Five years ago the Android market was beginning to grow rapidly, but all manufacturers were trying to make it their own with different skins and software add-ons. The Google Nexus One was Google's attempt to give consumers a handset that was free of all these additions and to create something that gave a pure Android experience. Nexus owners would also get earlier software updates, and get them for longer. The Nexus was quite successful and its successors are still around today.
 Google Nexus One
Google Nexus One
Smartphone design can be quite dull, with a tendency to produce black or white slabs with no character. The Android-based LG Optimus GT540 was certainly a much more interesting design and was a good attempt to differentiate a product which was a bit dull underneath. Despite the looks, it seemed that consumers were quite happy with their slabs after all.
 LG Optimus GT540
LG Optimus GT540
Another Android phone - and another phone trying to include a QWERTY keyboard in the design - the Motorola BACKFLIP had a clever hinge arrangement that flipped it between a device with a keyboard and a more conventional tablet. You can gauge the success of this idea by the fact that physical keyboards are essentially extinct today.
 Motorola BACKFLIP
Motorola BACKFLIP
Not every smartphone launched this month was an Android phone.
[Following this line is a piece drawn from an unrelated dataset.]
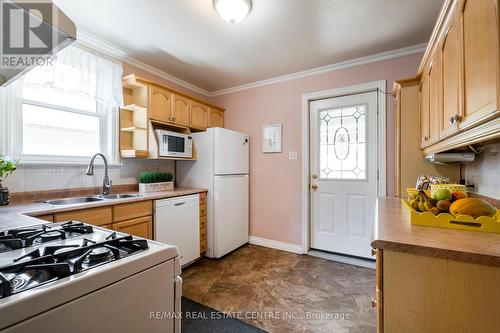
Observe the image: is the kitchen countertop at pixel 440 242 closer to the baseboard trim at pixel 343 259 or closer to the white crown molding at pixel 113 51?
the baseboard trim at pixel 343 259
The Sony Ericsson Vivaz ran Symbian, but despite an attractive design this was almost Sony Ericsson's last Symbian device. And underwhelming specification and an unappealing cheap touchscreen didn't help.
 Sony Ericsson Vivaz
Sony Ericsson Vivaz
Just in case you thought that HTC only made Android and Windows smartphones, here is something rather different. Running its own "HTC Sense" platform based on Qualcomm's BREW environment, the HTC Smart attempted to bring smartphone-style features to consumers on a budget. It was not a success.
 HTC Smart
HTC Smart
The LG GW990 was announced five years ago this month. Running the Intel-backed Moblin operating system, the GW990 also packed an Intel CPU inside and it was envisaged that there would be an LTE variant. Moblin was a version of Linux, functionally similar to Android or iOS, but the GW990 never came to market and Moblin eventually merged with Maemo to become the ill-fated MeeGo operating system.